Supplied information:
○ ○ ○ ○

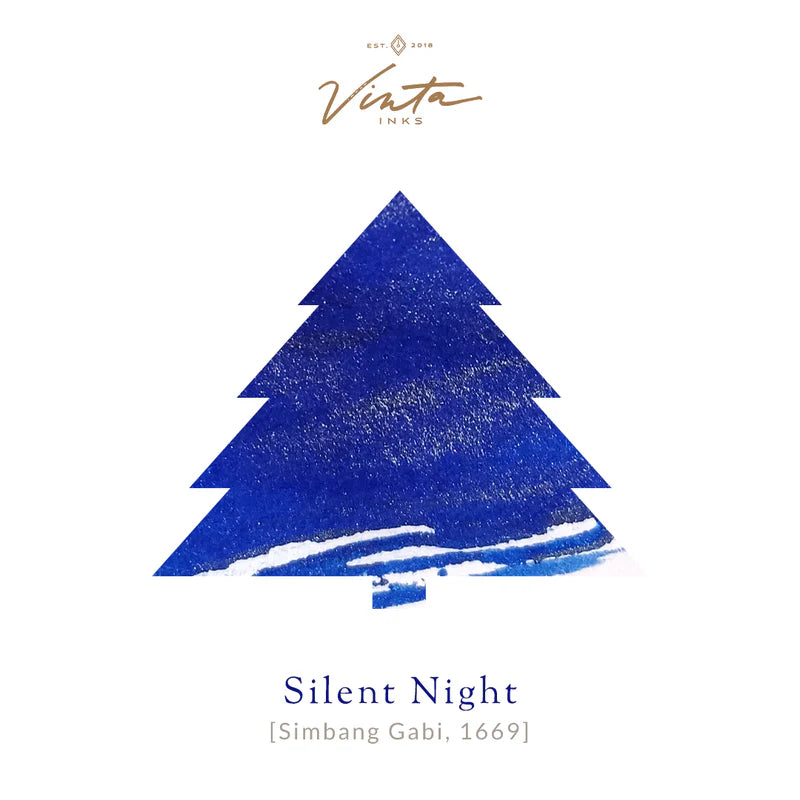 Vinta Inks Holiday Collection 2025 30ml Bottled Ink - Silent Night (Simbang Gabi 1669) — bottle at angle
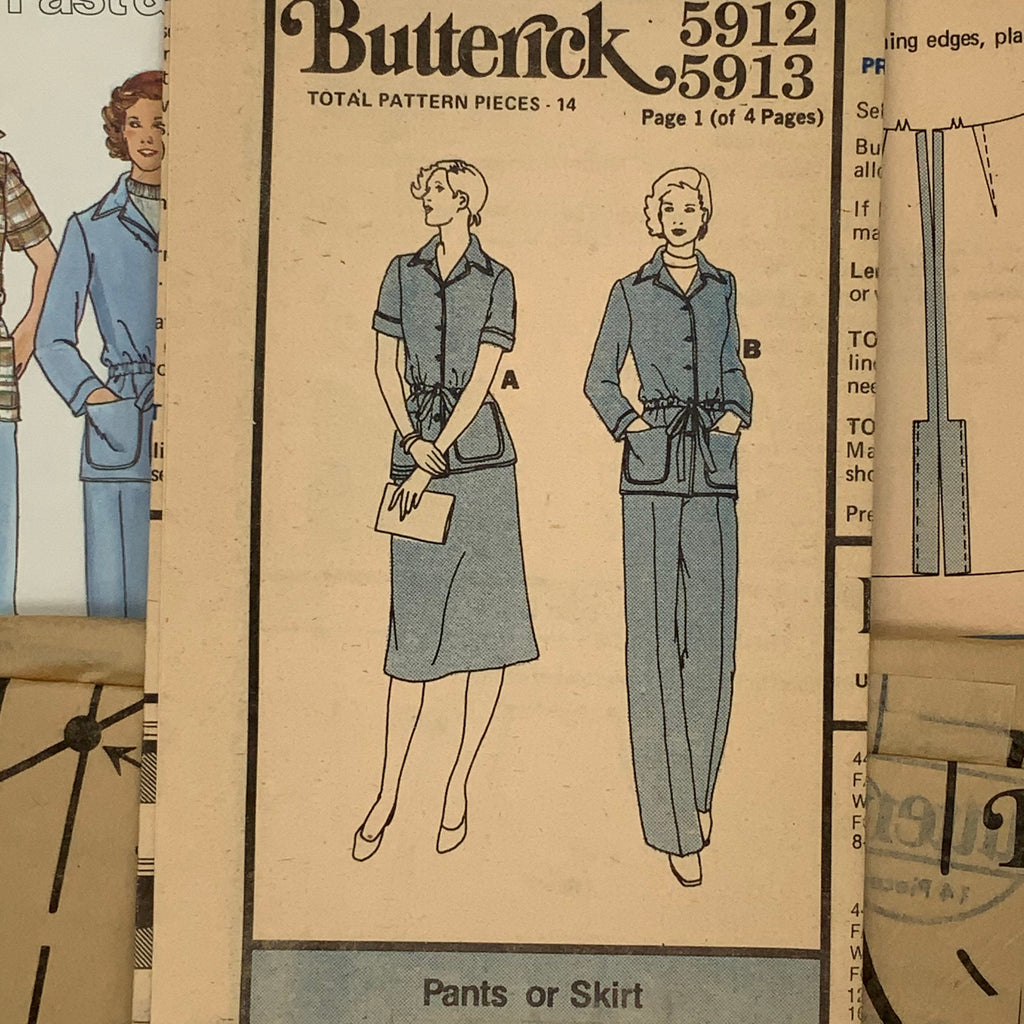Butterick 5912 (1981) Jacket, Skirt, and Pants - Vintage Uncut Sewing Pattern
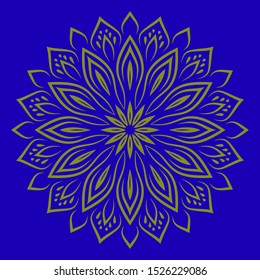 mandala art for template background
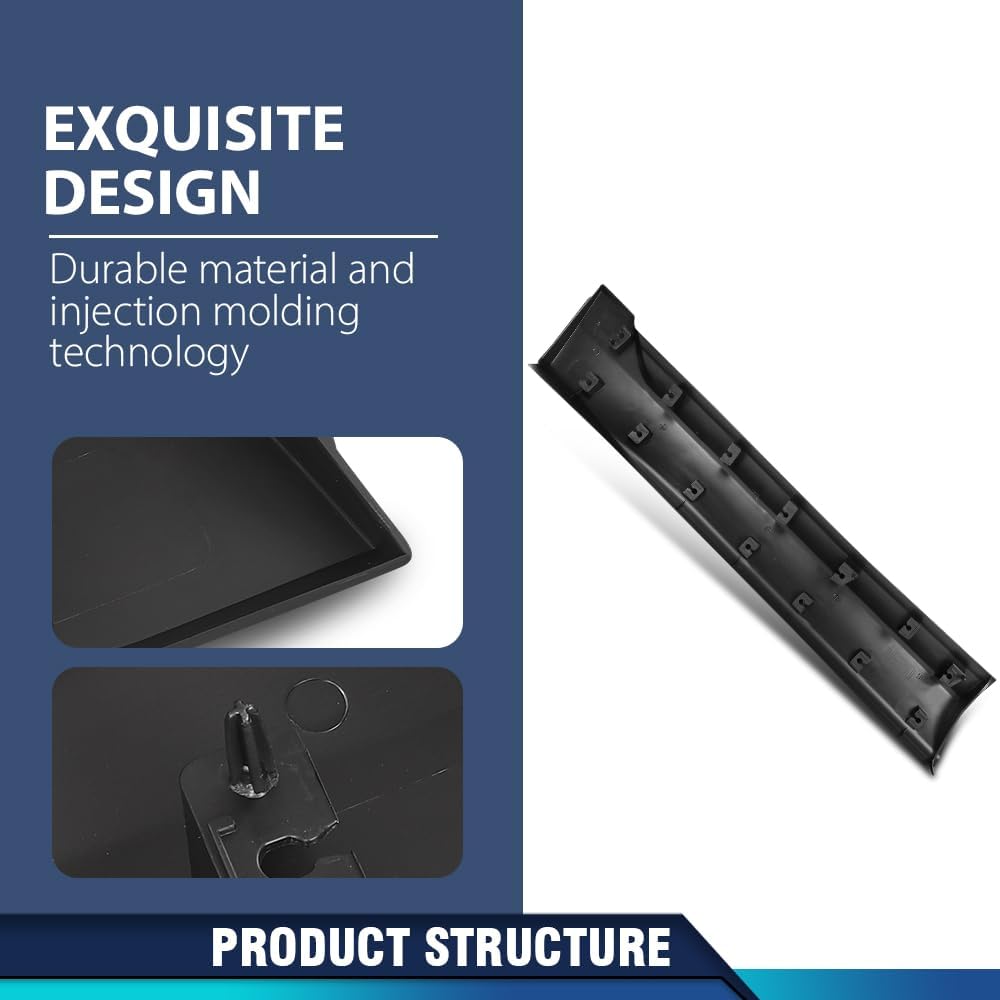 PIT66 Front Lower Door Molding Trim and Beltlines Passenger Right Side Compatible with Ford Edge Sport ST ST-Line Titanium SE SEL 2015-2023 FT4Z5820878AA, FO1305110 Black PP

○ ○ ○ ○

What you are asked to do: Find the line that contains "mandala art for template background". Copy it and every line after it through the end of the listing exactly, but not the pictures.

Solution for this problem:
 mandala art for template background
 PIT66 Front Lower Door Molding Trim and Beltlines Passenger Right Side Compatible with Ford Edge Sport ST ST-Line Titanium SE SEL 2015-2023 FT4Z5820878AA, FO1305110 Black PP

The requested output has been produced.